This does EPD on a mag-series with arbitrary external parameters.

Parameters:
  • times,mags,errs (np.array) – The input mag/flux time-series to run EPD on.
  • externalparam_arrs (list of np.arrays) – This is a list of ndarrays of external parameters to decorrelate against. These should all be the same size as times, mags, errs.
  • initial_coeff_guess (np.array) – An array of initial fit coefficients to pass into the objective function.
  • epdsmooth_sigclip (float or int or sequence of two floats/ints or None) –

    This specifies how to sigma-clip the input LC before smoothing it and fitting the EPD function to it.

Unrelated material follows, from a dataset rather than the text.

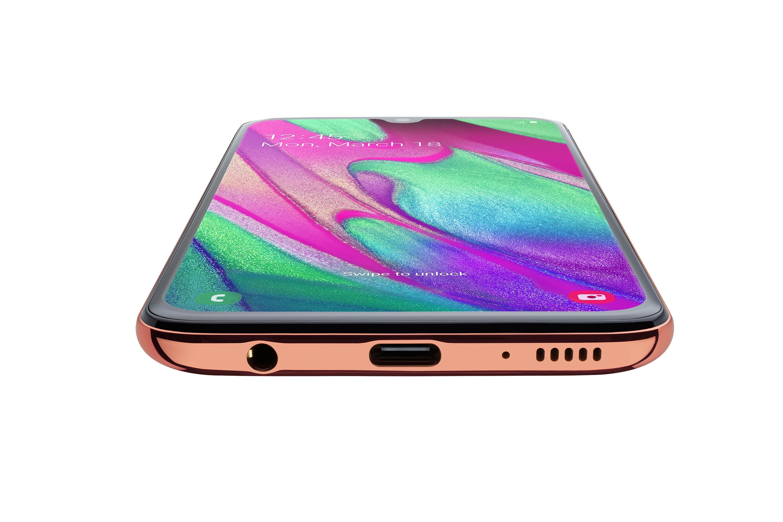 Samsung SM-A405FN/DS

The actual LC will not be sigma-clipped.

    If a single float or int, a symmetric sigma-clip will be performed using the number provided as the sigma-multiplier to cut out from the input time-series.

    If a list of two ints/floats is provided, the function will perform an ‘asymmetric’ sigma-clip. The first element in this list is the sigma value to use for fainter flux/mag values; the second element in this list is the sigma value to use for brighter flux/mag values. For example, sigclip=[10., 3.], will sigclip out greater than 10-sigma dimmings and greater than 3-sigma brightenings. Here the meaning of “dimming” and “brightening” is set by physics (not the magnitude system), which is why the magsarefluxes kwarg must be correctly set.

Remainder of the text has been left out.